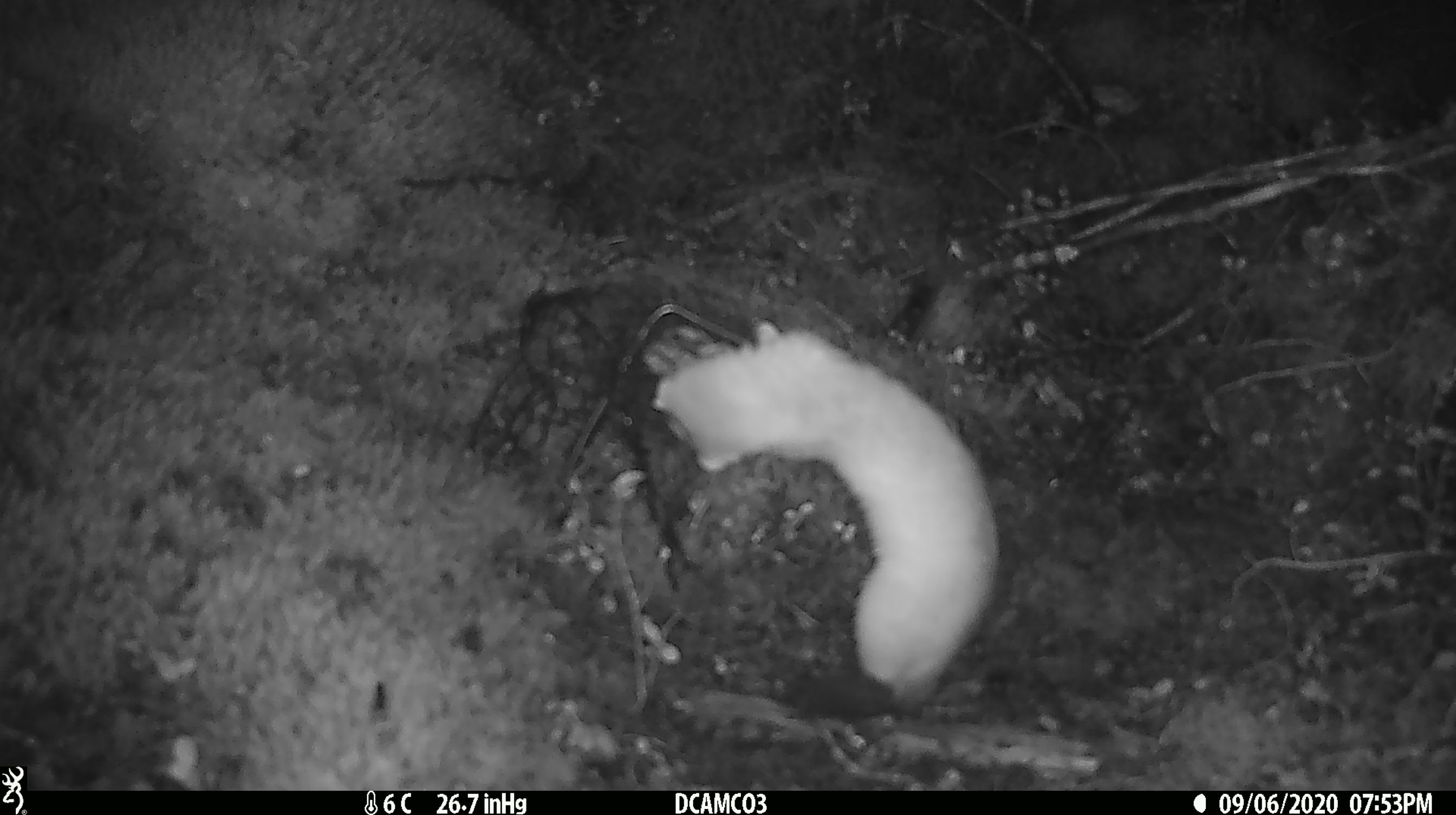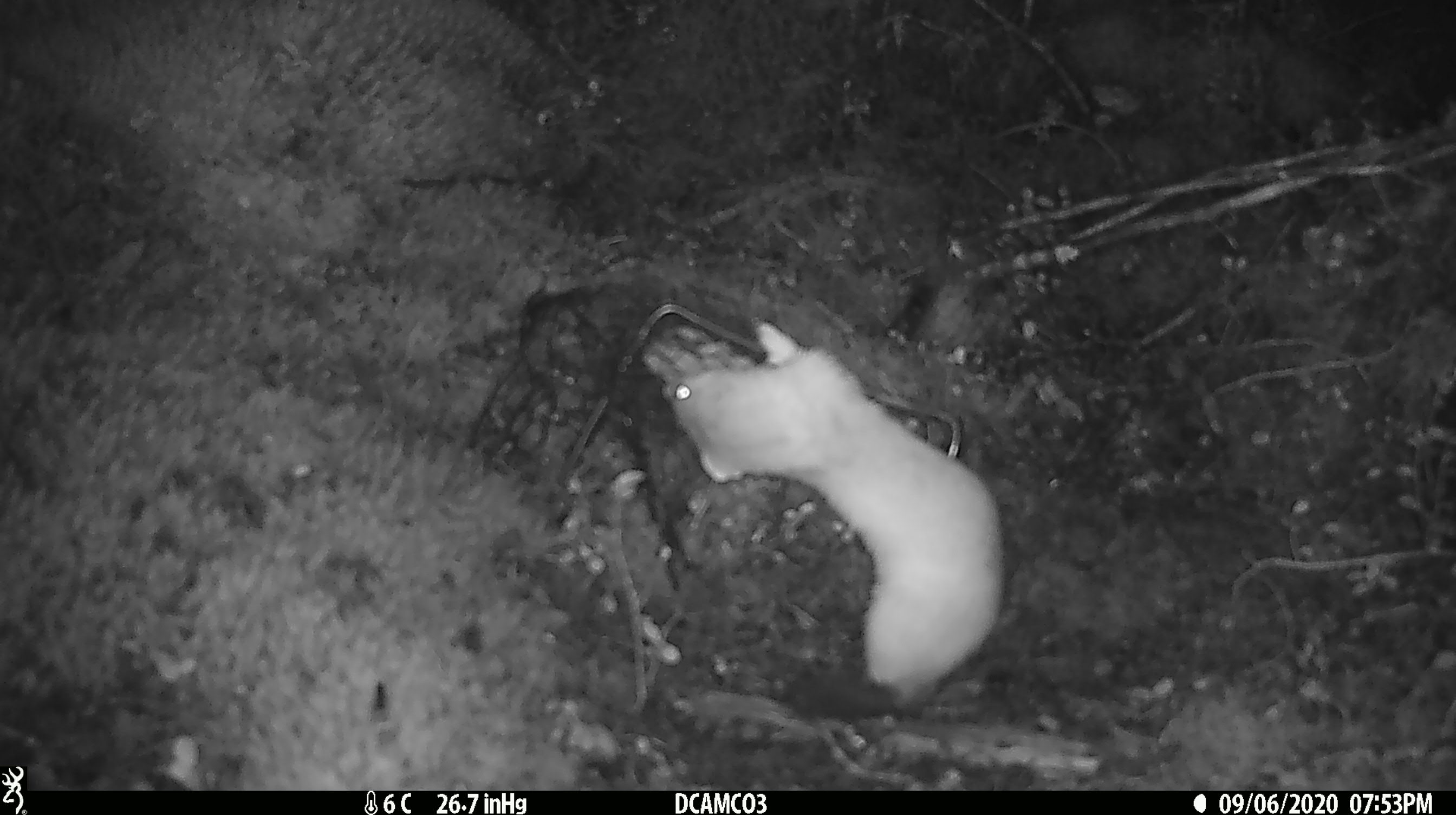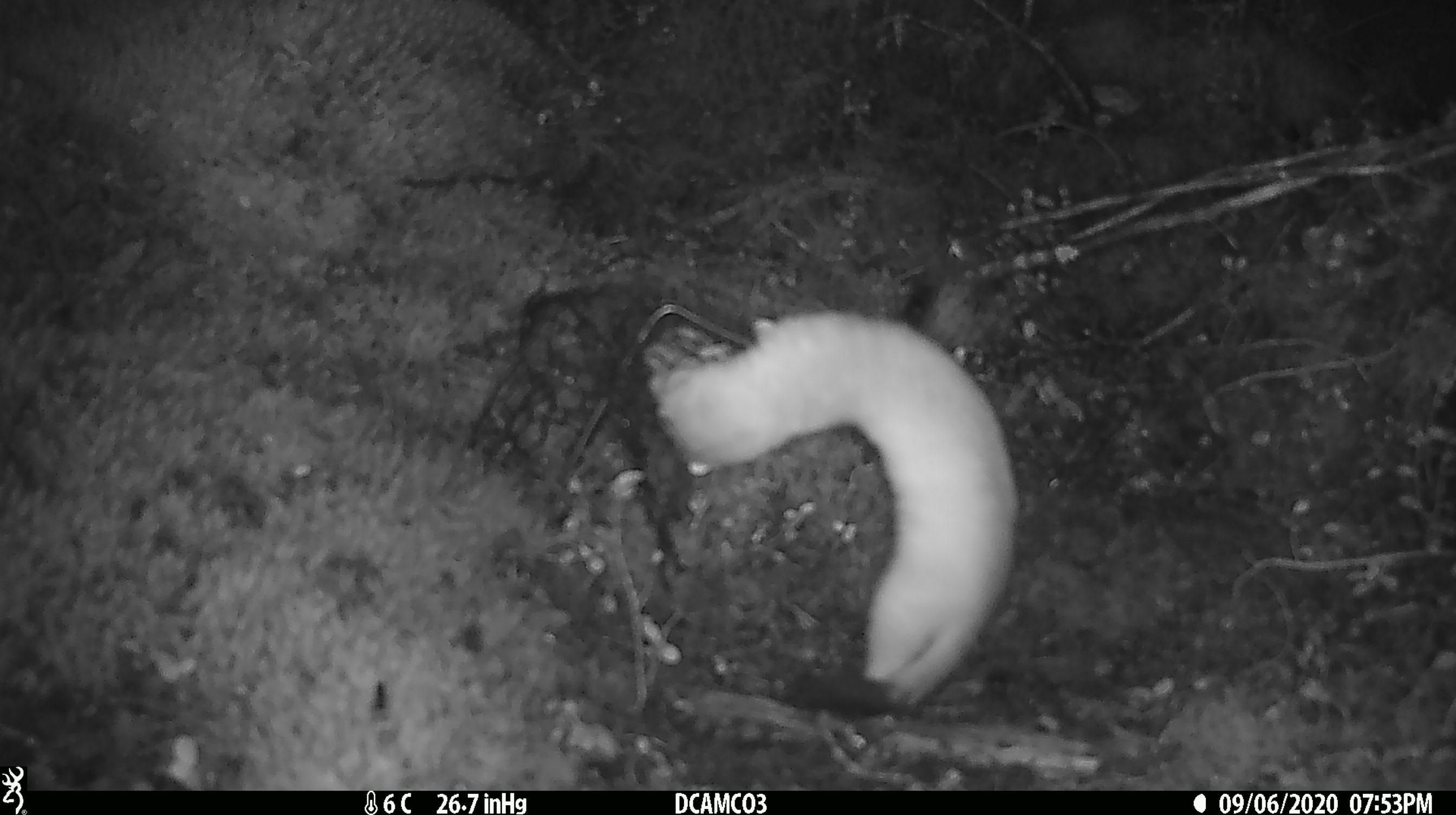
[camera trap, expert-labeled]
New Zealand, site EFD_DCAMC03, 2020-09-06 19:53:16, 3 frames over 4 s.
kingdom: Animalia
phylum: Chordata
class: Mammalia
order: Carnivora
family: Mustelidae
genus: Mustela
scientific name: Mustela erminea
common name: stoat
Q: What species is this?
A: Stoat (Mustela erminea).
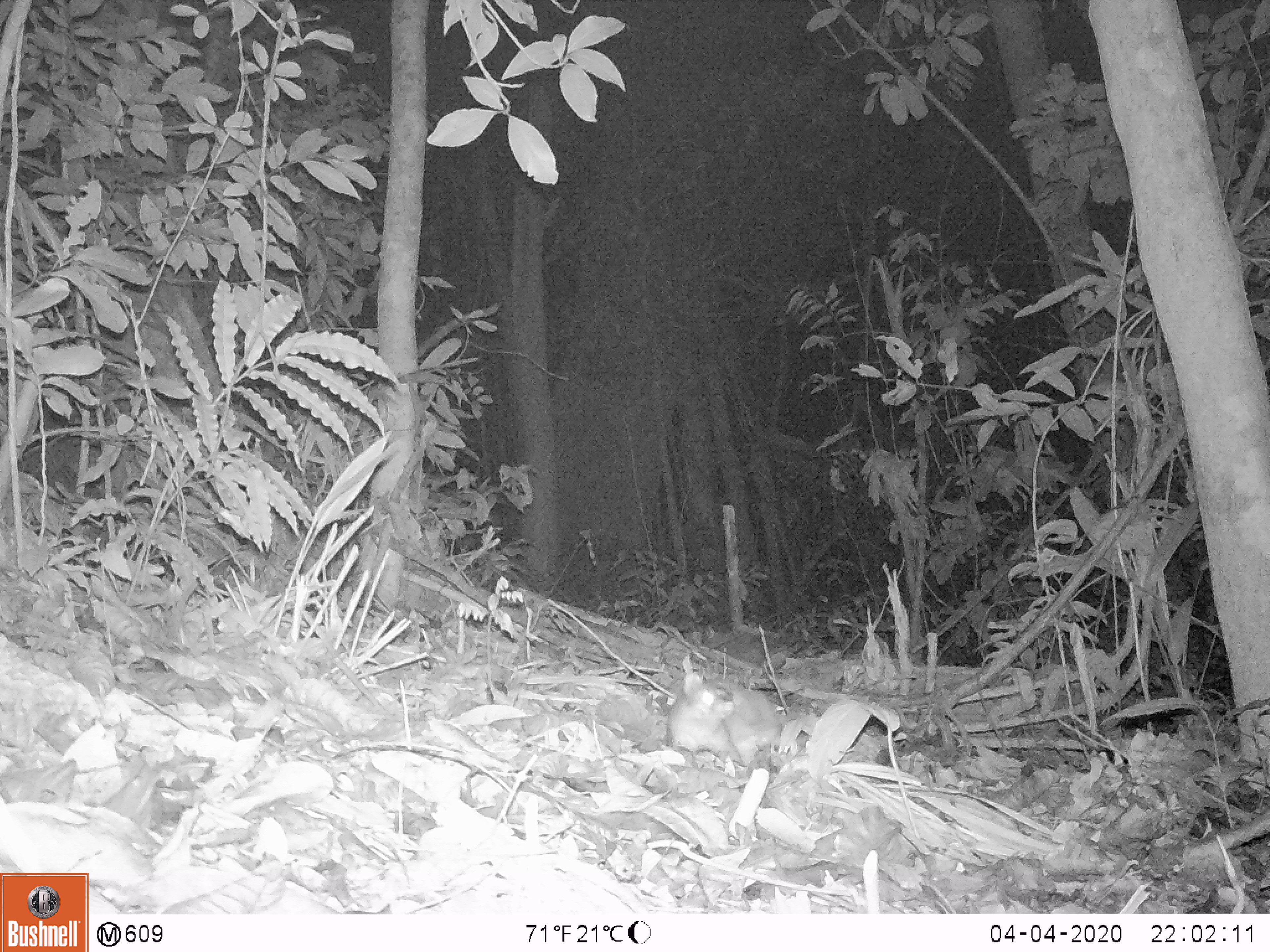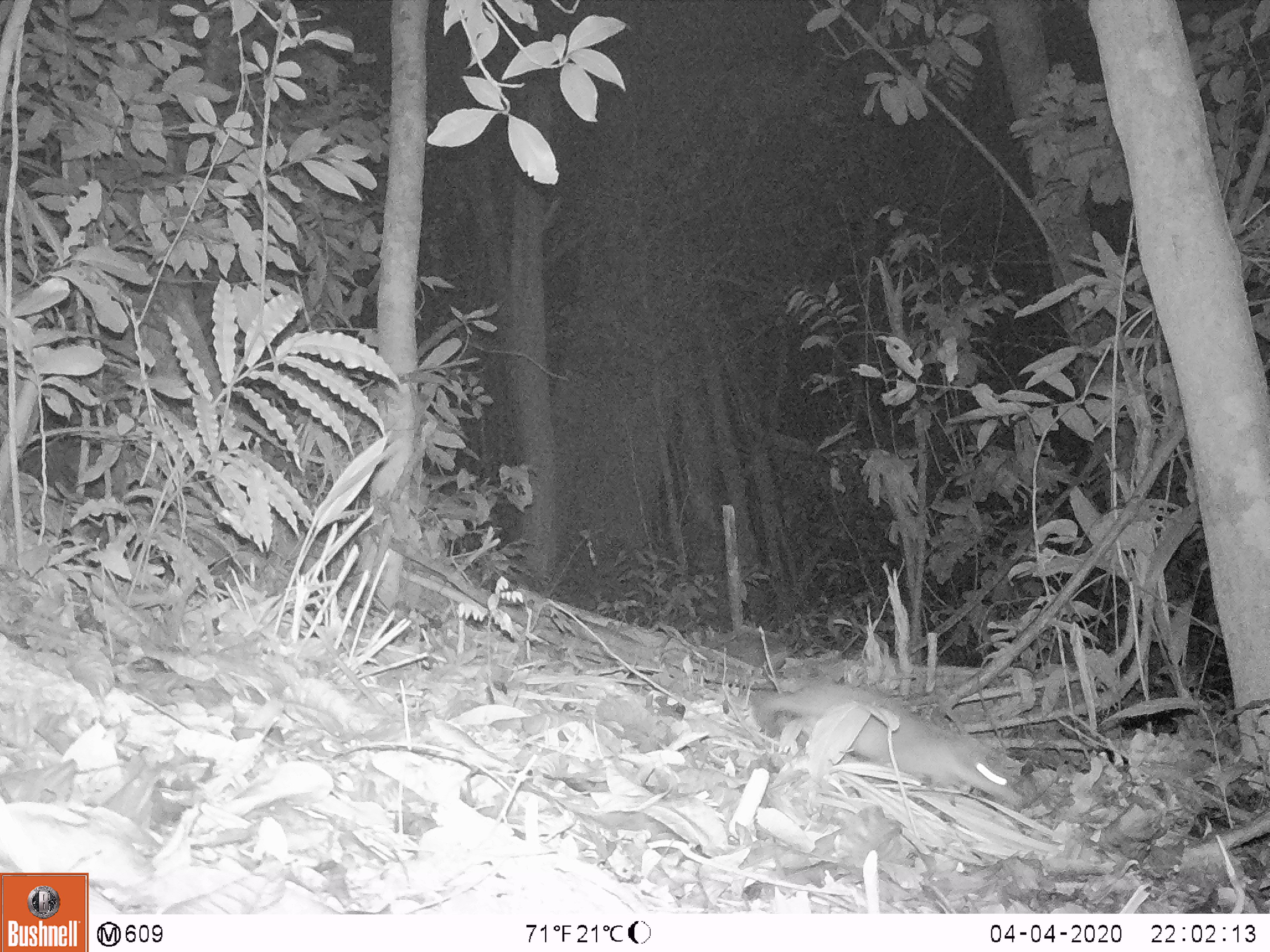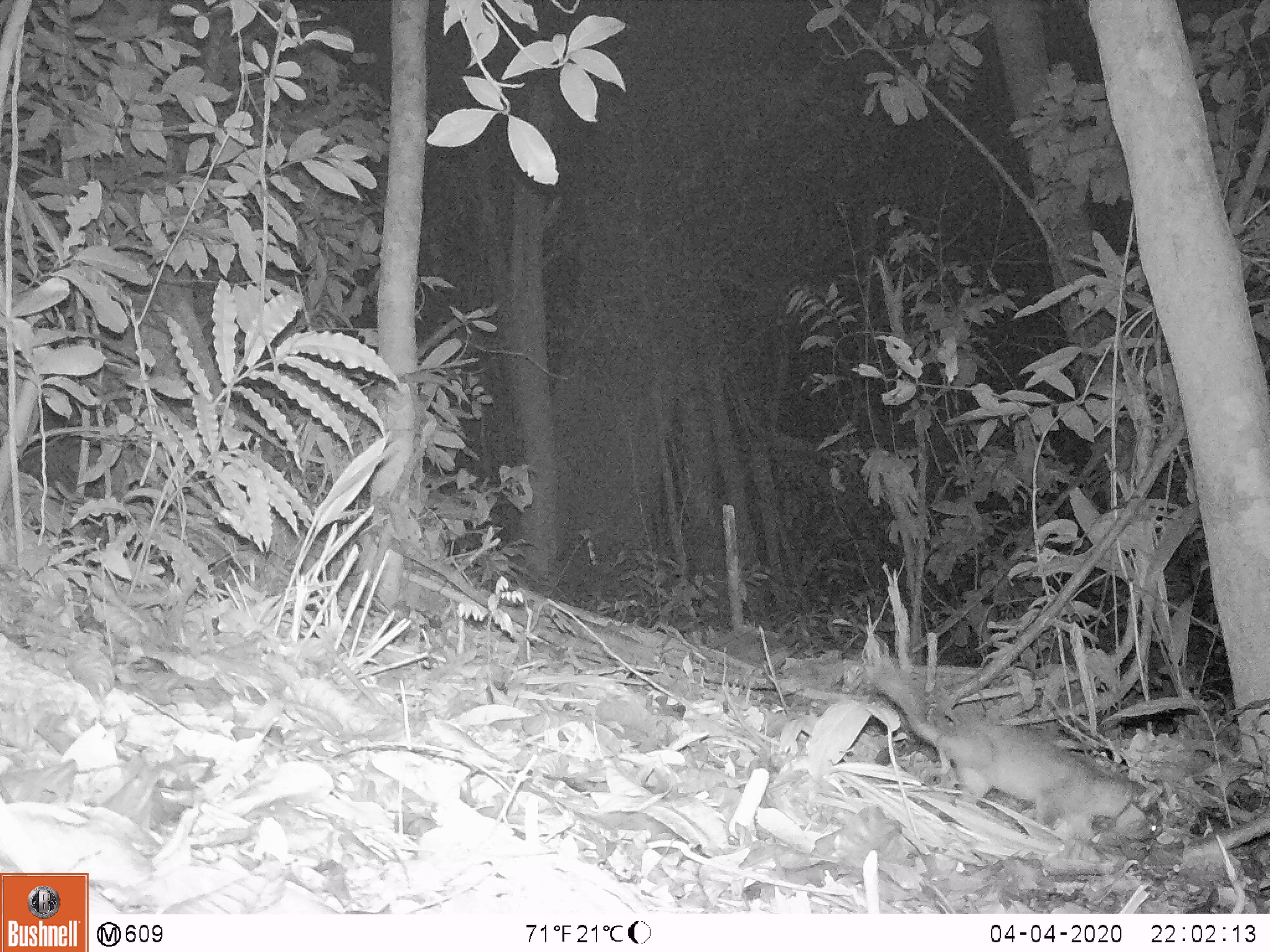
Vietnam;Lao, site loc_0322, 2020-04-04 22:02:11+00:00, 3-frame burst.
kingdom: Animalia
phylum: Chordata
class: Mammalia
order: Carnivora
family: Mustelidae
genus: Melogale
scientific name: Melogale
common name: ferret badger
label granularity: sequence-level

══════════════════════════════

Work request - What is the number of lines in the records that contain "name"? Answer with it alone.

Task response - 4